AI's Delivery Problem & How Tutor CoPilot Solves It
Here is why teachers aren't using generative AI.
In this article, I’ll try to explain the biggest reason why teacher usage of AI is low and I’ll share one AI edtech project that has solved that problem.
First, you need to believe me when I say AI usage is low among teachers. AI startups have received the most expensive and extended marketing campaign of any consumer product of any of our lifetimes and, almost two years later, teachers are still not using it in any numbers large enough to matter. Recently, RAND found that only 8% of all teachers regularly use AI in their teaching and 82% of math teachers have never used AI. Anecdotally, I hear from AI edtech startup founders that their retention rates—the number of teachers who use their tools regularly—are far below industry averages. Teachers use these tools once but not twice.
To the degree that tech and business leaders reckon with this data at all, they offer explanations that are, to my eyes, unconvincing. They say that teachers just need more training, that schools just need to offer more guidance. The most hopeless among them use the low usage numbers to indict schools and their goals, arguing we need to change the nature of schooling to fit the strengths of AI.
None of those answers are convincing. The answer, instead, is the delivery problem.
The Delivery Problem
If you want to mail a letter to a friend, the United States Postal Service solves your first- and last-mile delivery problem in a way that AI edtech does not.
The USPS comes straight to your door and picks up the letter. It goes all the way to your friend’s doorstep as well. It travels the first mile for you and the last mile for them. The USPS does not require you to get in your car and drive to the post office to mail the letter. It meets you way more than halfway, allowing you to do what you want to do: write and send a letter.
AI does not solve either the first- or last-mile delivery problem. Watch. A popular AI teacher copilot tool will create a lesson plan for me. It asks me for a prompt.
The first mile delivery problem here is that I have been forced to leave out immense amounts of important context. What have the students learned previously? Is “dilation” a word they know and we should lean on? Have they experienced similarity in the context of transformations? Are digital devices available? Are tools like Desmos a possible resource here? What kinds of lessons have students experienced recently? Do they need an introductory lesson? A concept development lesson? An application lesson? Do they need to spend more time on fluency? What curriculum are they using? Should we avoid decimals or fractions in the problems? What day of the week is it? What month of the year? How long has it been since the students had a break? Are they completely gassed or ready to put the pedal down?

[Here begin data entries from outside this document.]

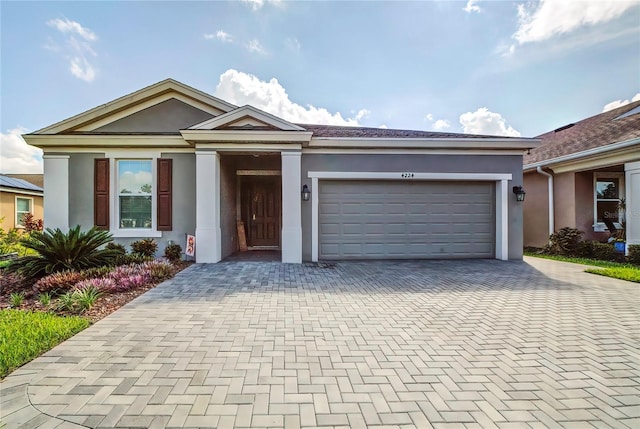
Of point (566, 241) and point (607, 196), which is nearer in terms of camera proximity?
point (566, 241)

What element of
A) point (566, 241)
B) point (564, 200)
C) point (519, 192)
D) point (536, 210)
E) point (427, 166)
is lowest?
point (566, 241)

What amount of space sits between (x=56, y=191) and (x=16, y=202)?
10.1 metres

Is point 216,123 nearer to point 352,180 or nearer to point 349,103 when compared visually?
point 352,180

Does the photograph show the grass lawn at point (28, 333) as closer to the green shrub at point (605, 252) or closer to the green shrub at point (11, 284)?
the green shrub at point (11, 284)

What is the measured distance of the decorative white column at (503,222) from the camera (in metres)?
8.54

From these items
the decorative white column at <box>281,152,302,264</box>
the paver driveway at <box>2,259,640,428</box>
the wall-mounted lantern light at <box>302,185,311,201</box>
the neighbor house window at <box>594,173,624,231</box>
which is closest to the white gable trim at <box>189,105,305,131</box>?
the decorative white column at <box>281,152,302,264</box>

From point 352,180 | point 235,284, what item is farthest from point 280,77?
point 235,284

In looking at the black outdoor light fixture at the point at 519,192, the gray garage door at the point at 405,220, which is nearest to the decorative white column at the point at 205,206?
the gray garage door at the point at 405,220

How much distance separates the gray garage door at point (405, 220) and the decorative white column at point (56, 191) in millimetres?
7207

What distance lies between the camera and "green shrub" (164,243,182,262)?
25.9ft

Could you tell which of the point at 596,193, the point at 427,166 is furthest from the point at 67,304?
the point at 596,193

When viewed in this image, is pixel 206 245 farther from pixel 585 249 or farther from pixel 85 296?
pixel 585 249

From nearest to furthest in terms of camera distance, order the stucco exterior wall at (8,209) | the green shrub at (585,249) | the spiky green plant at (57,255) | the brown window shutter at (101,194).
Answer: the spiky green plant at (57,255), the brown window shutter at (101,194), the green shrub at (585,249), the stucco exterior wall at (8,209)

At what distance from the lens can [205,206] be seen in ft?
25.5
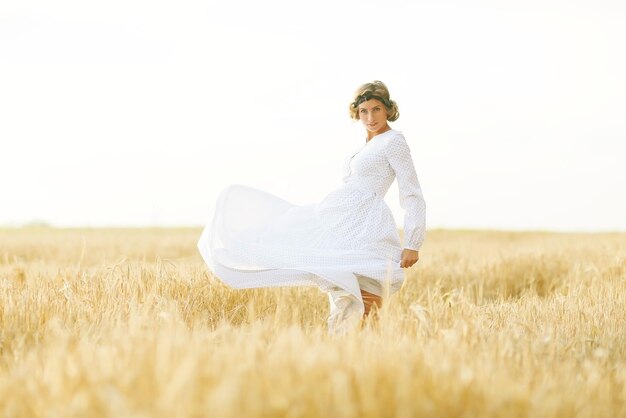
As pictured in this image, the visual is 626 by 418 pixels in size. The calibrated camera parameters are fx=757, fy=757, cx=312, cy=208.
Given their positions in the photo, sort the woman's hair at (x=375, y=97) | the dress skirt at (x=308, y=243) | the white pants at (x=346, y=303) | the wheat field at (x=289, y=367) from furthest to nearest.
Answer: the woman's hair at (x=375, y=97)
the white pants at (x=346, y=303)
the dress skirt at (x=308, y=243)
the wheat field at (x=289, y=367)

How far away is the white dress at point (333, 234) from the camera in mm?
4262

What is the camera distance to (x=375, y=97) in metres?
4.58

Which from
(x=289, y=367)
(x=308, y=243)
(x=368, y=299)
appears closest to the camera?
(x=289, y=367)

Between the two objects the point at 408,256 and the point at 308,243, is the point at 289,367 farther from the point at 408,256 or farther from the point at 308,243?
the point at 408,256

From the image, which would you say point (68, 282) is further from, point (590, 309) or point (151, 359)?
point (590, 309)

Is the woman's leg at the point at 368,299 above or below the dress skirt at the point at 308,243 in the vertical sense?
below

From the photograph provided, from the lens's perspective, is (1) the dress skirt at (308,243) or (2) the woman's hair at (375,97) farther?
(2) the woman's hair at (375,97)

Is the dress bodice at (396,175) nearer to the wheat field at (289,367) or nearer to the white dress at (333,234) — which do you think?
the white dress at (333,234)

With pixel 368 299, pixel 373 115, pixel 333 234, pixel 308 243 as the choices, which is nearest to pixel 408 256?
pixel 368 299

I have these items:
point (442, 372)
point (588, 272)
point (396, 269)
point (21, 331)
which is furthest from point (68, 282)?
point (588, 272)

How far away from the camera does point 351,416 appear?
2125 millimetres

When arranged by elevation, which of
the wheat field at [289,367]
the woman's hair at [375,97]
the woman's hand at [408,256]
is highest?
the woman's hair at [375,97]

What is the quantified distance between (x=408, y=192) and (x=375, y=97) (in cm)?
61

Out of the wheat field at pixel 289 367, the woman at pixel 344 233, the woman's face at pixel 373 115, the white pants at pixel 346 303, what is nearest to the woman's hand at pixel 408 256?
the woman at pixel 344 233
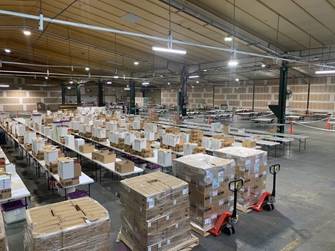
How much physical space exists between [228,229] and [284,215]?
1365 mm

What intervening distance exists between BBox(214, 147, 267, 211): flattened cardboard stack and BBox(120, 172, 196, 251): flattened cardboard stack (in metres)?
1.49

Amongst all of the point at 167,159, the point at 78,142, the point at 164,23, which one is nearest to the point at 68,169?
the point at 167,159

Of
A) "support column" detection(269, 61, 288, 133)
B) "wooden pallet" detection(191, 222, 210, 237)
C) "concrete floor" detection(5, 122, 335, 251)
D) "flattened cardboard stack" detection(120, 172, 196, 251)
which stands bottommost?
"concrete floor" detection(5, 122, 335, 251)

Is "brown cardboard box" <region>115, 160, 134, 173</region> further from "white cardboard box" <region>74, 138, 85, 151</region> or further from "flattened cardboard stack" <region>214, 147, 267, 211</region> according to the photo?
"white cardboard box" <region>74, 138, 85, 151</region>

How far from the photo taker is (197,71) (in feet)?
56.3

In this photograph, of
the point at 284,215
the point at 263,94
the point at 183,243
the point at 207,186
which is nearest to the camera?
the point at 183,243

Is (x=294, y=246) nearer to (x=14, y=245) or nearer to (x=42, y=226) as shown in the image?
(x=42, y=226)

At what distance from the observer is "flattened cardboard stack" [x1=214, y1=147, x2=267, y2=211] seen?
4.55 metres

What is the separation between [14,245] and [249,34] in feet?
33.6

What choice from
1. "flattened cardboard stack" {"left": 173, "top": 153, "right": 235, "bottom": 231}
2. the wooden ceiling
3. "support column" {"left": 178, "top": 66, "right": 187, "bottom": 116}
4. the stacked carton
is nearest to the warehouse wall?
"support column" {"left": 178, "top": 66, "right": 187, "bottom": 116}

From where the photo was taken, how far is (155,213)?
10.6 feet

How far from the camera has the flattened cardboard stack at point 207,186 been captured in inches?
150

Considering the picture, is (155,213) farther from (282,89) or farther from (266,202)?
(282,89)

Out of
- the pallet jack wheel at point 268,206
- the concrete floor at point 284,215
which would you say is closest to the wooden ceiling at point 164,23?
the concrete floor at point 284,215
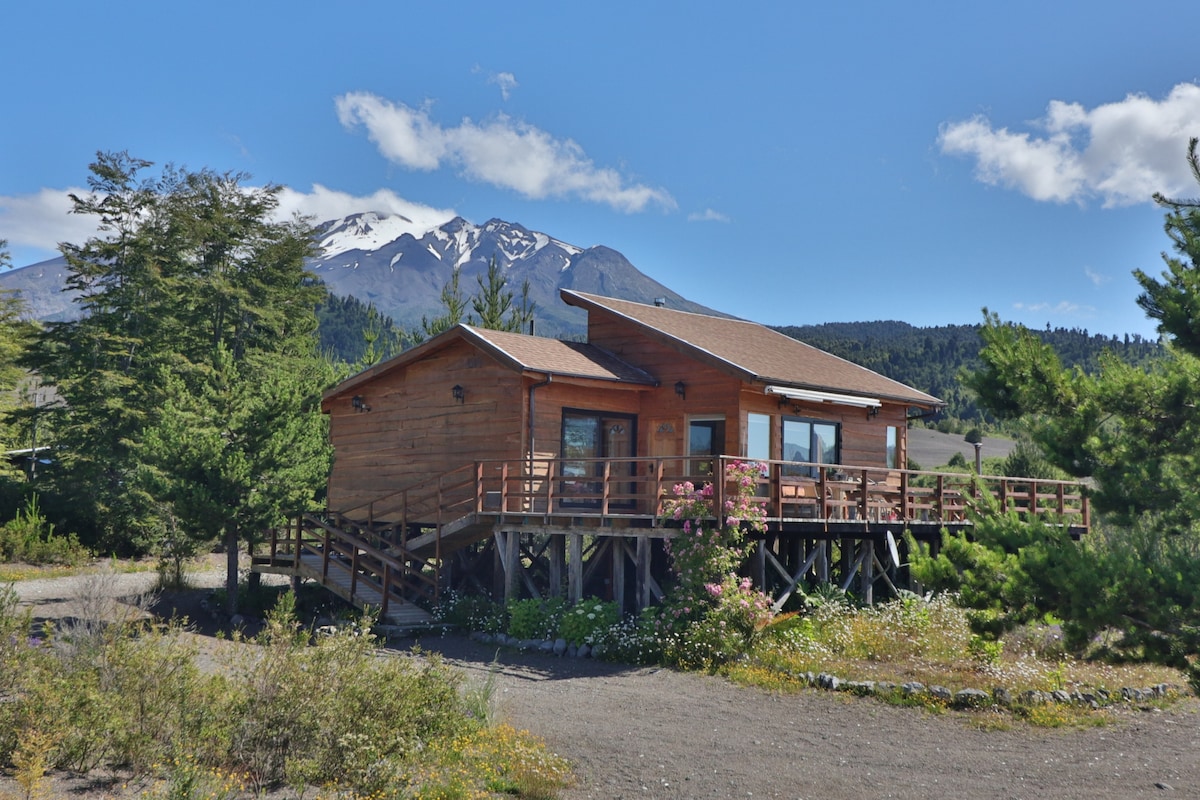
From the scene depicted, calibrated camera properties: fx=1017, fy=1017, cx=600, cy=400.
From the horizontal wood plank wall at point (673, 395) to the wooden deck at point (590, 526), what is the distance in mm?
691

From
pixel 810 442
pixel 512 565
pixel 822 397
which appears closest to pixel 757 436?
pixel 822 397

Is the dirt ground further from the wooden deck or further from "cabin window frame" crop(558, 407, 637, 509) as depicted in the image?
"cabin window frame" crop(558, 407, 637, 509)

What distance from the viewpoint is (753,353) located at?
75.7 ft

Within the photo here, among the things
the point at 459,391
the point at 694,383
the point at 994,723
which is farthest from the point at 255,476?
the point at 994,723

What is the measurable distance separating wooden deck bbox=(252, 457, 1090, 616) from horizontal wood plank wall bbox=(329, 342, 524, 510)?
1.63 feet

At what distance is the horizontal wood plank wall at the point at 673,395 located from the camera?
812 inches

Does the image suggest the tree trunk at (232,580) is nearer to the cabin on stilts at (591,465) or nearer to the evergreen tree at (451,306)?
the cabin on stilts at (591,465)

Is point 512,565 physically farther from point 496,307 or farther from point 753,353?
point 496,307

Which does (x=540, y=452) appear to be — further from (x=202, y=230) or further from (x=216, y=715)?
(x=202, y=230)

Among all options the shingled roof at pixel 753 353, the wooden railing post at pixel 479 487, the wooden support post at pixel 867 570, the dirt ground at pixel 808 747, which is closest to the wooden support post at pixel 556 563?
the wooden railing post at pixel 479 487

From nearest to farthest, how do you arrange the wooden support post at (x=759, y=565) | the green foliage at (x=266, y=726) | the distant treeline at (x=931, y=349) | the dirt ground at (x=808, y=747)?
the green foliage at (x=266, y=726) < the dirt ground at (x=808, y=747) < the wooden support post at (x=759, y=565) < the distant treeline at (x=931, y=349)

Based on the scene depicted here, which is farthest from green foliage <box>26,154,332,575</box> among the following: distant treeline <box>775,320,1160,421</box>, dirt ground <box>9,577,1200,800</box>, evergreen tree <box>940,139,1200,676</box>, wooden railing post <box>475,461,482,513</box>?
distant treeline <box>775,320,1160,421</box>

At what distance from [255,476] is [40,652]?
31.7ft

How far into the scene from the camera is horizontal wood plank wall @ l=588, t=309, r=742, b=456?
812 inches
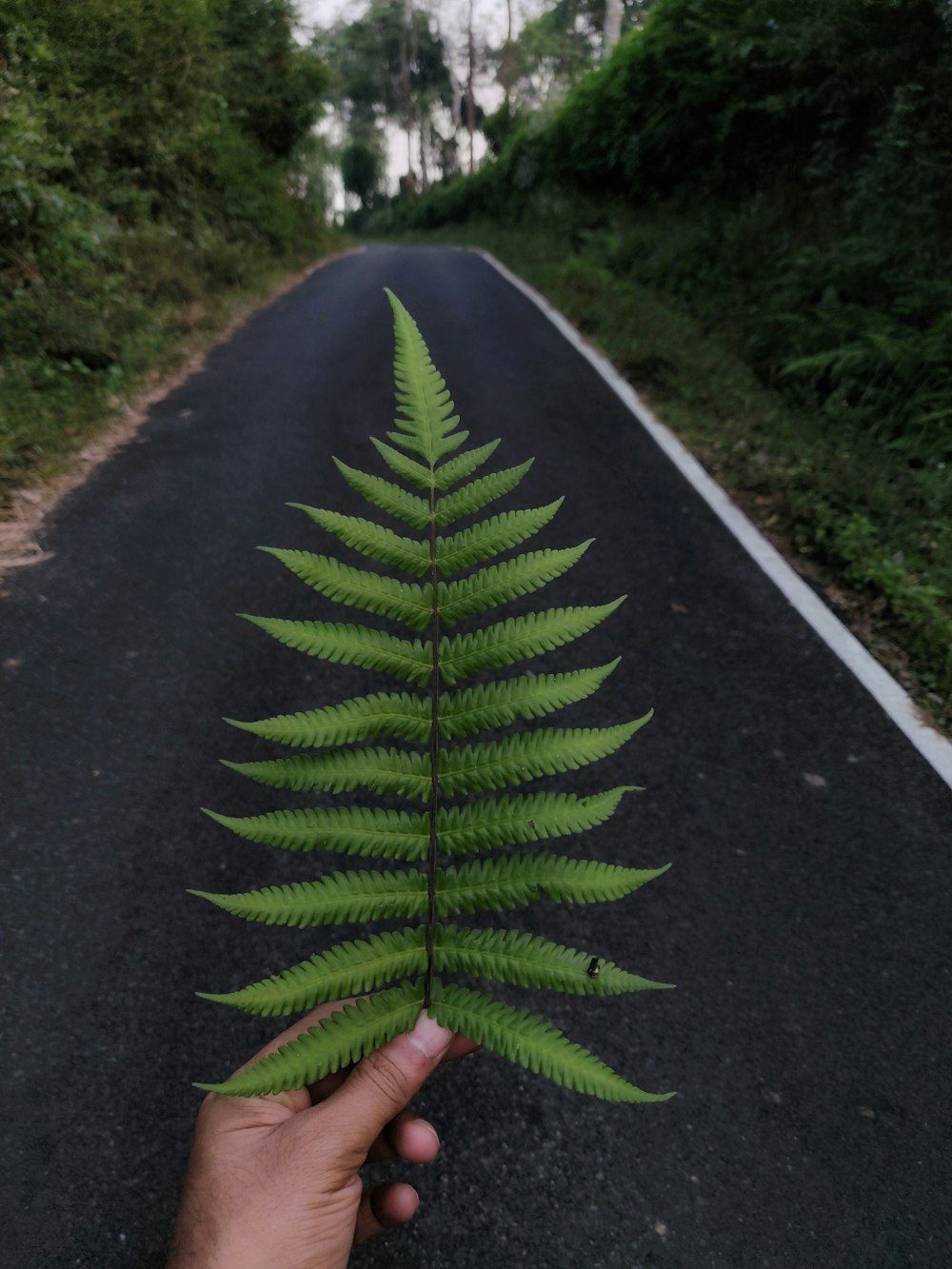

My point here is that a teacher loads and processes petabytes of classroom context whenever they prepare a lesson. I can’t possibly type all of that information into a chatbot’s UI. This is the first-mile delivery problem.
And then you experience the last-mile delivery problem with the copilot’s output. What do you notice about the sections I have highlighted?
The teacher copilot tool has left the teacher with a significant last-mile delivery problem, one which may actually be impossible. The teacher has to develop six or seven resources to support the demands of the lesson plan. For example, the lesson plan tells me to show “a short TikTok video showing how similar shapes are used in real-life scenarios” and I’m like, “Okay but I came to you for that kind of thing!” This is as though USPS delivered your letter to the town next to your friend and told your friend, “You can come and pick it up any time!”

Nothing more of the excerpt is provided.